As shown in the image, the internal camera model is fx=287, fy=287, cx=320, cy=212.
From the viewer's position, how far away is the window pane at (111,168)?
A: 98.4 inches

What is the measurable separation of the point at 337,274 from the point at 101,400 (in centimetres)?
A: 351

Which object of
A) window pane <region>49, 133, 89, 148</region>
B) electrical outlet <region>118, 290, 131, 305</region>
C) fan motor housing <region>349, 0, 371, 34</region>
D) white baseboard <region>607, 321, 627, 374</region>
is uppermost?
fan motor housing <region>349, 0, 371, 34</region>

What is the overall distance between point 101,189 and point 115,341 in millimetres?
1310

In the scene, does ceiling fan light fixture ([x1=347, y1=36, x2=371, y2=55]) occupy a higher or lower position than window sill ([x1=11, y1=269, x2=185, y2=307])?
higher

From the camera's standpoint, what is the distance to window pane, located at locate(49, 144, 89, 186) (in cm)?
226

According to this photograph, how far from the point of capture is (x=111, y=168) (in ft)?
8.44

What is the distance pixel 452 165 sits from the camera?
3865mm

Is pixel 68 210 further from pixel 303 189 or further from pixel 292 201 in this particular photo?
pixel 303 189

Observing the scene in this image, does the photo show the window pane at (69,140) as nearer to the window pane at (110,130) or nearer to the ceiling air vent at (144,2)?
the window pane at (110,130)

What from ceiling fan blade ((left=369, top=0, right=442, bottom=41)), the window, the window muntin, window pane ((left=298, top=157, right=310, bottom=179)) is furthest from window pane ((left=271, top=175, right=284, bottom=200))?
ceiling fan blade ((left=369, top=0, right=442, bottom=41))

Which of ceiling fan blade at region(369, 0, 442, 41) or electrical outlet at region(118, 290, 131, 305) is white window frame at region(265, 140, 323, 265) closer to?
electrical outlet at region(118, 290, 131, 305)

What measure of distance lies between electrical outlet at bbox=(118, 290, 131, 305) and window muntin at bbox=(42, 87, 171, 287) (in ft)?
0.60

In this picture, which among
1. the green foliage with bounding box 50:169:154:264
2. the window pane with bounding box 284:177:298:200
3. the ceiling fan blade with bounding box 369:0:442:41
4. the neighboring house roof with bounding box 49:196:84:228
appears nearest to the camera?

● ● ● ● ● ● ●

**WHAT YOU NEED TO DO:** Convert every line of the entries above into a numbered list, omitting the blank lines.

**TASK ANSWER:**
1. As shown in the image, the internal camera model is fx=287, fy=287, cx=320, cy=212.
2. From the viewer's position, how far away is the window pane at (111,168)?
3. A: 98.4 inches
4. What is the measurable separation of the point at 337,274 from the point at 101,400 (in centimetres)?
5. A: 351
6. Which object of
7. A) window pane <region>49, 133, 89, 148</region>
8. B) electrical outlet <region>118, 290, 131, 305</region>
9. C) fan motor housing <region>349, 0, 371, 34</region>
10. D) white baseboard <region>607, 321, 627, 374</region>
11. is uppermost?
12. fan motor housing <region>349, 0, 371, 34</region>
13. What is the overall distance between point 101,189 and point 115,341 in millimetres?
14. 1310
15. In the scene, does ceiling fan light fixture ([x1=347, y1=36, x2=371, y2=55]) occupy a higher or lower position than window sill ([x1=11, y1=269, x2=185, y2=307])?
16. higher
17. From the camera's standpoint, what is the distance to window pane, located at locate(49, 144, 89, 186) (in cm)?
18. 226
19. According to this photograph, how far from the point of capture is (x=111, y=168) (in ft)?
20. 8.44
21. What is the distance pixel 452 165 sits from the camera?
22. 3865mm
23. Is pixel 68 210 further from pixel 303 189 or further from pixel 292 201 in this particular photo?
24. pixel 303 189
25. Observing the scene in this image, does the photo show the window pane at (69,140) as nearer to the window pane at (110,130) or nearer to the ceiling air vent at (144,2)?
26. the window pane at (110,130)
27. What from ceiling fan blade ((left=369, top=0, right=442, bottom=41)), the window, the window muntin, window pane ((left=298, top=157, right=310, bottom=179)) is furthest from window pane ((left=271, top=175, right=284, bottom=200))?
28. ceiling fan blade ((left=369, top=0, right=442, bottom=41))
29. Which of ceiling fan blade at region(369, 0, 442, 41) or electrical outlet at region(118, 290, 131, 305) is white window frame at region(265, 140, 323, 265) closer to?
30. electrical outlet at region(118, 290, 131, 305)
31. What measure of distance lies between electrical outlet at bbox=(118, 290, 131, 305) and window muntin at bbox=(42, 87, 171, 287) (in ft)?
32. 0.60
33. In this picture, which among
34. 1. the green foliage with bounding box 50:169:154:264
35. 2. the window pane with bounding box 284:177:298:200
36. 3. the ceiling fan blade with bounding box 369:0:442:41
37. 4. the neighboring house roof with bounding box 49:196:84:228
38. appears nearest to the camera?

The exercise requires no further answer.